Für Stadtrat Johann Padutsch ist klar: „Wir brauchen eine gesamtstädtisch wirksame Maßnahme, die den Verkehr um jedenfalls ca. 20 Prozent reduziert. Das muss unser Ziel sein. Nur so wird die Schadstoffbelastung reduziert, die Staus abgebaut und der Bus attraktiver. Mir konnte noch niemand  eine mit dem Stadtmaut-System vergleichbar wirksame Maßnahme sagen – weder politische Mitbewerber, noch Verkehrstechniker", stellt der Stadtrat klar.

Anders als oft behauptet, ist für eine Stadtmaut keine bundesgesetzliche Änderung notwendig, sondern lediglich eine landesgesetzliche. „Salzburg hat es damit selbst in der Hand. Und es ist damit auch die Mähr vom Tisch, die Stadtmaut sei verfassungsrechtlich nicht möglich."

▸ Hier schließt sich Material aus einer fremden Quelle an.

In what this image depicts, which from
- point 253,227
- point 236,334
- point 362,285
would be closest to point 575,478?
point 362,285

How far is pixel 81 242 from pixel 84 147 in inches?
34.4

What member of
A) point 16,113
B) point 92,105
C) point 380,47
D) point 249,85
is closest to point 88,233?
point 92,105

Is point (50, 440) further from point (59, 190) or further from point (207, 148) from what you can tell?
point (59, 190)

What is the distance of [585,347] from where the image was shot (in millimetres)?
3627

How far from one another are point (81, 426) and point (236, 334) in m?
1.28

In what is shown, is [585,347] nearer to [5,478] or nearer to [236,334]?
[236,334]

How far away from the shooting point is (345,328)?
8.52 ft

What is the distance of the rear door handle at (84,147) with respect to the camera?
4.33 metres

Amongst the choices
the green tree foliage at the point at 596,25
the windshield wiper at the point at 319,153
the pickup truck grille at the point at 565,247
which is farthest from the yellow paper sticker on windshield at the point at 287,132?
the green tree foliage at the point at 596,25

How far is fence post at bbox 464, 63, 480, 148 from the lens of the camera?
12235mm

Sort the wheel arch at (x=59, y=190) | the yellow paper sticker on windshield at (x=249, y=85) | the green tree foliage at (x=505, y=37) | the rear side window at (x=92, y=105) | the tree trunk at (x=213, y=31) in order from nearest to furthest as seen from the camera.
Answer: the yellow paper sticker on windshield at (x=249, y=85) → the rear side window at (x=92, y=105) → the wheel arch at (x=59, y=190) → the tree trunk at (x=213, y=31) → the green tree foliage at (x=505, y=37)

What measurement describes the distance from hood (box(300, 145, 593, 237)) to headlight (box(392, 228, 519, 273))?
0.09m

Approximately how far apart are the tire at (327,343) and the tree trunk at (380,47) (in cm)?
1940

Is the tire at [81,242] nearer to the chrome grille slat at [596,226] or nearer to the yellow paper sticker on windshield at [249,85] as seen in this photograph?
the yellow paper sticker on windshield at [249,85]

Beispiel: Das Stockholmer Modell
Stockholm hat die Innenstadt-Maut versuchsweise Anfang 2006 für ein halbes Jahr eingeführt. Nach einem positiven Referendum wurde die Gebühr 2007 dauerhaft etabliert. Die Maut fällt bei der Einfahrt und bei der Ausfahrt aus der Mautzone an. An 18 Mautstationen fotografieren Kameras die Nummernschilder der passierenden Fahrzeuge und halten die Uhrzeit fest. Über das Kfz-Zulassungsamt wird der Halter identifiziert. Er erhält dann monatlich eine Rechnung.

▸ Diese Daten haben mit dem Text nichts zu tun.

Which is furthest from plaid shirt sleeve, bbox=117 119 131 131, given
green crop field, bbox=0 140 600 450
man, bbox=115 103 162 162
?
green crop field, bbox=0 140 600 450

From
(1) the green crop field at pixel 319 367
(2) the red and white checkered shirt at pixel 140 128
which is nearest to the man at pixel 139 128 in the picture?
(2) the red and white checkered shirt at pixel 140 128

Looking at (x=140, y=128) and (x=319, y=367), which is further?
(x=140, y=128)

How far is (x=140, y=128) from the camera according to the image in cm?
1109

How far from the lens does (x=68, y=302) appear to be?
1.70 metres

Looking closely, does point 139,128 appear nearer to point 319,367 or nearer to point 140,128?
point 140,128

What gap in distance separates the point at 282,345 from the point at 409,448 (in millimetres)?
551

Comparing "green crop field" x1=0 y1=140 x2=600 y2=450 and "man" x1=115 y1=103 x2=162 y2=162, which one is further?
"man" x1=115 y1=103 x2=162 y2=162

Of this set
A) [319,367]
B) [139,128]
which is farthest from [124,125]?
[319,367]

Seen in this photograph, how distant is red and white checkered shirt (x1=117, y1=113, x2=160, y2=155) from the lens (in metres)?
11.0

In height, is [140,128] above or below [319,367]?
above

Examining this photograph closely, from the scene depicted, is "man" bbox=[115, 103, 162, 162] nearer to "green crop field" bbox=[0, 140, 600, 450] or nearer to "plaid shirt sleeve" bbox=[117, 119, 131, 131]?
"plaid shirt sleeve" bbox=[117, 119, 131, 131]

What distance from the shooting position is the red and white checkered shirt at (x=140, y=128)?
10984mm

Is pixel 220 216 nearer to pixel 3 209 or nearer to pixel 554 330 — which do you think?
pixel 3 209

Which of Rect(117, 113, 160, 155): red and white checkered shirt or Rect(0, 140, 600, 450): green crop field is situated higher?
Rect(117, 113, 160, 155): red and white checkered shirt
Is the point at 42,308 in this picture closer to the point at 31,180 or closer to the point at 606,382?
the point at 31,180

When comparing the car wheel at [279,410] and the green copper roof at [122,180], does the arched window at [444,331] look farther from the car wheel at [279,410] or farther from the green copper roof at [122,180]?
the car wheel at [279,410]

Die Gebühr wird nur werktags und nur zwischen 6.30 und 18.29 Uhr erhoben. Während der Rushhour morgens und nachmittags beträgt die Maut 20 Kronen (2,40 Euro), eine halbe Stunde davor und danach sind es 15 Kronen (1,80 Euro) und in den ruhigen Zeiten 10 Kronen (1,20 Euro). Damit werden auch die Spitzenzeiten entzerrt. Die Höchstsumme pro Fahrzeug und Tag ist auf 60 Kronen begrenzt.

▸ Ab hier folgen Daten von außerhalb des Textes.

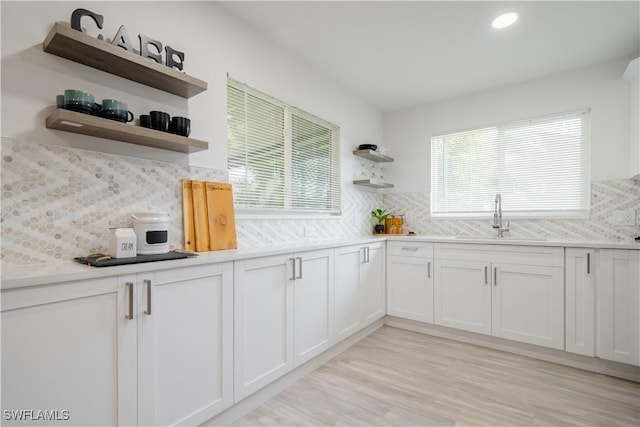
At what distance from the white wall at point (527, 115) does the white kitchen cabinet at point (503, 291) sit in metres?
1.10

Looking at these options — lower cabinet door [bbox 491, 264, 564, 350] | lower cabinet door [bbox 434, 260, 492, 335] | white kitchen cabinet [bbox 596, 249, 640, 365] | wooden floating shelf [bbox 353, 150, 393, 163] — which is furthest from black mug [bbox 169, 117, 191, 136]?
white kitchen cabinet [bbox 596, 249, 640, 365]

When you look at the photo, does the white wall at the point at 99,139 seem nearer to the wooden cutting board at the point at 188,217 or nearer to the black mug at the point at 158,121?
the wooden cutting board at the point at 188,217

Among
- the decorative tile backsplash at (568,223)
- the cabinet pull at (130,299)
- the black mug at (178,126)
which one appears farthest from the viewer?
the decorative tile backsplash at (568,223)

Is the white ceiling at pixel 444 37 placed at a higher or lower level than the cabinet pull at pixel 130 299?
higher

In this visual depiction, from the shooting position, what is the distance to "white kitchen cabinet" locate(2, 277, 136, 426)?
1.05m

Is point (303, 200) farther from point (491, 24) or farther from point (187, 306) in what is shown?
point (491, 24)

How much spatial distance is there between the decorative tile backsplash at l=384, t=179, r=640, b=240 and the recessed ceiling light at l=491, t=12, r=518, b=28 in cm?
175

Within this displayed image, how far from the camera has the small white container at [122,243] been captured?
146 cm

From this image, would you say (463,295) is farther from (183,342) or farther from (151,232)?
(151,232)

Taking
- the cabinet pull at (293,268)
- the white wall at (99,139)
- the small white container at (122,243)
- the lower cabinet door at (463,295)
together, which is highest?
the white wall at (99,139)

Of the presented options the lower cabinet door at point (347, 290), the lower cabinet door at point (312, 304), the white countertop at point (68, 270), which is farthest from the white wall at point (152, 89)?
the lower cabinet door at point (347, 290)

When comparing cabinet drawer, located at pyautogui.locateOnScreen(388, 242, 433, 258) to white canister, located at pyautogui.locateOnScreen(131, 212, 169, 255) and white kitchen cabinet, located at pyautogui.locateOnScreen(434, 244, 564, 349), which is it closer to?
white kitchen cabinet, located at pyautogui.locateOnScreen(434, 244, 564, 349)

Von der Maut ausgenommen sind Einsatzfahrzeuge, öffentliche Busse und Autos von Schwerbehinderten. Für Autos mit alternativen Antrieben und für Taxis fiel bis vor Kurzem ebenfalls keine Gebühr an, diese Ausnahmen wurden aber abgeschafft.

Kurz nach der Probeeinführung der Maut sank die Zahl der Autos, die in die Innenstadt fahren, um bis zu 28 Prozent. Danach waren es dauerhaft rund 20 Prozent weniger. Etwa die Hälfte der einstigen Autofahrer wechselte zu öffentlichen Verkehrsmitteln. Vor der Einführung waren lediglich rund 30 Prozent der Stockholmer Bürger für die Maut. Bereits im Frühjahr 2006 stieg die Zahl auf 50 Prozent. Nach Ende der Testphase sprachen sich in einem Referendum 53 Prozent der Bürger für die dauerhafte Etablierung der Staugebühr aus. Heute liegt die Zustimmung bei rund 70 Prozent.

 

„Weniger Staus, kein Zeitverlust für Wirtschaft und Bevölkerung, die mit dem Auto unterwegs sein müssen, deutliche Entlastung der Wohnbevölkerung und eine sichere Finanzierungsbasis zur Attraktivierung des ÖPNV, der Stadt-/Regionalbahn, etc.: Viele Gründe sprechen für eine Stadtmaut. Trotzdem weigern sich die anderen Parteien nach wie vor, auch nur darüber zu diskutieren. Und das, obwohl sie selbst noch keinen einzigen brauchbaren Vorschlag gemacht haben", stellt Stadtrat Johann Padutsch klar.